WHAT YOU WILL DO
Each line of the listing that includes the string "function" needs to be located and copied.

···

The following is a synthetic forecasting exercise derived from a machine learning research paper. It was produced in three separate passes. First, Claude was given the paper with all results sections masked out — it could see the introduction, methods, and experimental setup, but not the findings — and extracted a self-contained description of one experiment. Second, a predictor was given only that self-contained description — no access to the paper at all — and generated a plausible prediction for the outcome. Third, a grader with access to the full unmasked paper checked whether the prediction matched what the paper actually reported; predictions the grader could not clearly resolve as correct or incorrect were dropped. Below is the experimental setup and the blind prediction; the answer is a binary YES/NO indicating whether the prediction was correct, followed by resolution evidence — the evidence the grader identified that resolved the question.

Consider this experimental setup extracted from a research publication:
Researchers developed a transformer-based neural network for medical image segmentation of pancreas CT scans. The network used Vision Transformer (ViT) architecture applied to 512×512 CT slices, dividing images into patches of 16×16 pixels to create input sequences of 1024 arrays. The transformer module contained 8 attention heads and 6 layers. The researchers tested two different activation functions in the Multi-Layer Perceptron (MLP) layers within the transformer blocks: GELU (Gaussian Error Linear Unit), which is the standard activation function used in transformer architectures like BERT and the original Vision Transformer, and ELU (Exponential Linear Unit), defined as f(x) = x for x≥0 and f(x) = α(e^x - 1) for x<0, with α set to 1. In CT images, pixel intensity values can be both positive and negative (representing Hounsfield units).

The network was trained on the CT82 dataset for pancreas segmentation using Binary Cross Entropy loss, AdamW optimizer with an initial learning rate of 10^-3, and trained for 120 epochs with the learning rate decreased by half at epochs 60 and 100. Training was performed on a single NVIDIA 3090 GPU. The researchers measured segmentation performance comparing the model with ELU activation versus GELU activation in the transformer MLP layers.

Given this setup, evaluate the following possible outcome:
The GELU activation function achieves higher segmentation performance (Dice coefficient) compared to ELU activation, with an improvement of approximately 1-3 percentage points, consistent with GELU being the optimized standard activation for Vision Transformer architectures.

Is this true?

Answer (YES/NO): NO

···

SOLUTION
Researchers developed a transformer-based neural network for medical image segmentation of pancreas CT scans. The network used Vision Transformer (ViT) architecture applied to 512×512 CT slices, dividing images into patches of 16×16 pixels to create input sequences of 1024 arrays. The transformer module contained 8 attention heads and 6 layers. The researchers tested two different activation functions in the Multi-Layer Perceptron (MLP) layers within the transformer blocks: GELU (Gaussian Error Linear Unit), which is the standard activation function used in transformer architectures like BERT and the original Vision Transformer, and ELU (Exponential Linear Unit), defined as f(x) = x for x≥0 and f(x) = α(e^x - 1) for x<0, with α set to 1. In CT images, pixel intensity values can be both positive and negative (representing Hounsfield units).
The GELU activation function achieves higher segmentation performance (Dice coefficient) compared to ELU activation, with an improvement of approximately 1-3 percentage points, consistent with GELU being the optimized standard activation for Vision Transformer architectures.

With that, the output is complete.